El levantamiento de la prohibición de obras en edificios y viviendas marca el inicio de la Campaña de Climatización 2020 y los instaladores confían en que ese hecho pueda permitir la recuperación de la actividad. Aunque el mercado ha sido golpeado por la crisis del COVID-19, desde Agremia, Asociación de Empresas del Sector de las Instalaciones y la Energía, confían en dicha recuperación, aunque advierten también del posible surgimiento ahora de empresas no habilitadas que, con motivo del levantamiento de la prohibición de obras de reforma en viviendas habitadas, quieran hacer su particular “agosto”.

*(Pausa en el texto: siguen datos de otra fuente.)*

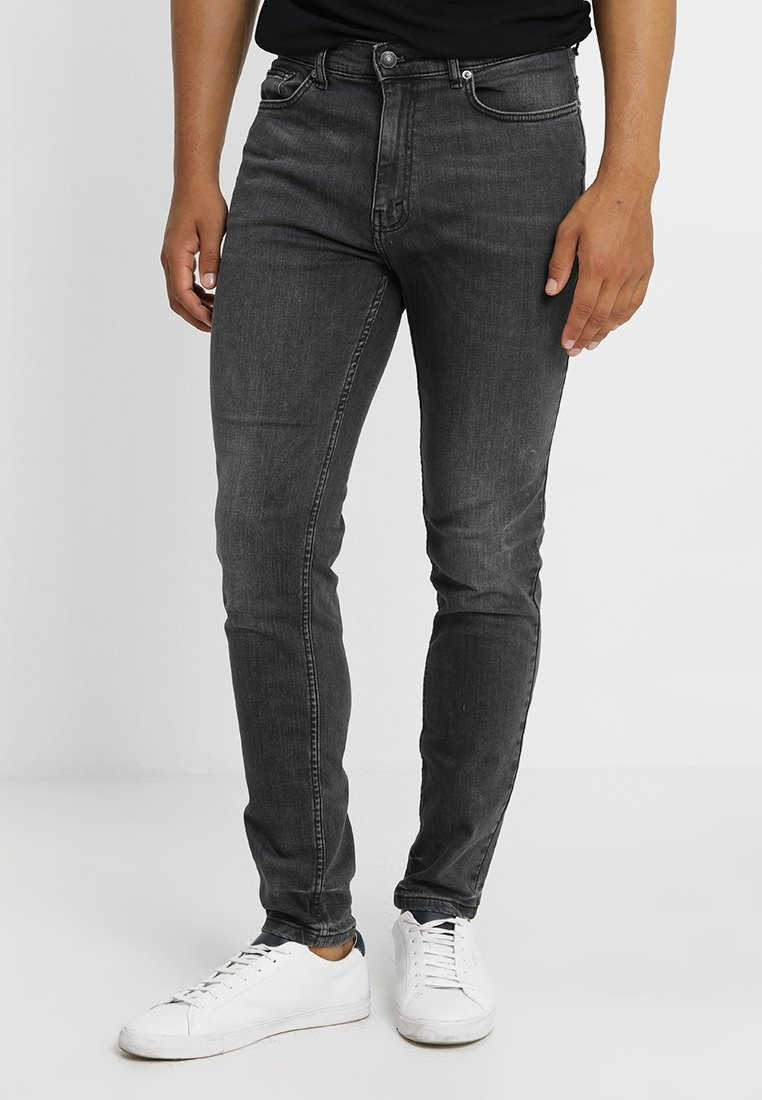 Burton Menswear London - TAPERED WASHED GREY - Jeans Tapered Fit - grey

Los aparatos de climatización son equipos que forman parte de la instalación térmica de la vivienda, por lo que su instalación, uso y mantenimiento, está sometida a la normativa en materia de seguridad y calidad industrial. Emiliano Bernardo, presidente de la asociación subraya que “no son meros electrodomésticos, sino que deben ser objeto de un mantenimiento preventivo a partir de 5 kW según el Reglamento de Instalaciones Térmicas en los Edificios (RITE), por lo que estas operaciones sólo deben ser realizadas por empresas instaladoras o mantenedoras habilitadas, y no por particulares”. Bernardo asegura también que “aunque es pronto para saber cómo afectará la crisis al sector durante esta campaña, la paralización de las reformas y la ralentización del ritmo de la construcción pronostican una ruptura de la línea de tendencia positiva iniciada en las temporadas anteriores”.

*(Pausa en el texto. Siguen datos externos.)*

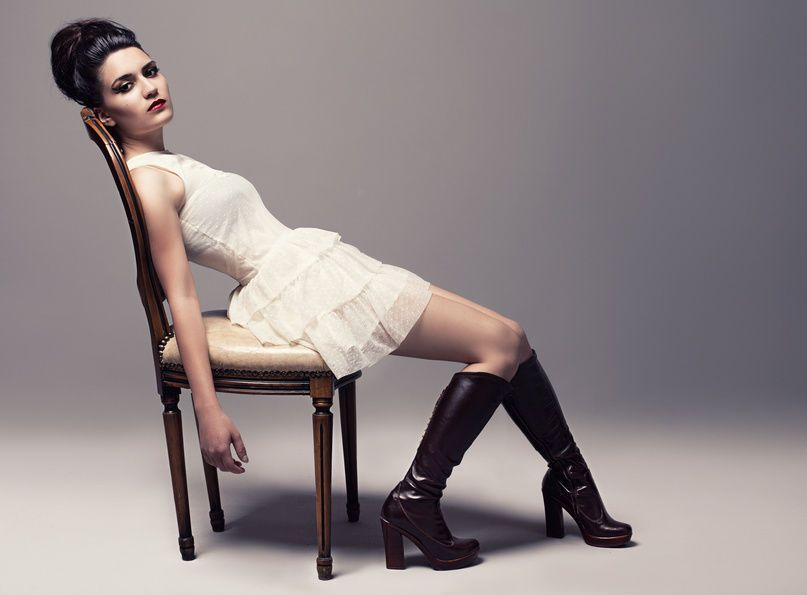 how to wear boots with dresses and skirts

Según los datos facilitados por la Asociación de Fabricantes de Equipos de Climatización, Afec, el parque de equipos de aire acondicionado domésticos instalados en 2019 en España generó 512 millones de euros, un 3,37 % más que en 2018. Desde Agremia se quiere recordar también que los trabajos de instalación y mantenimiento de equipos de climatización en las viviendas “no son solo compatibles con la respuesta sanitaria frente al COVID-19, adoptando las medidas adecuadas de higiene y la seguridad de distancia mínima de dos metros, sino también necesarios para contribuir a la calidad del aire interior y el confort de los hogares”.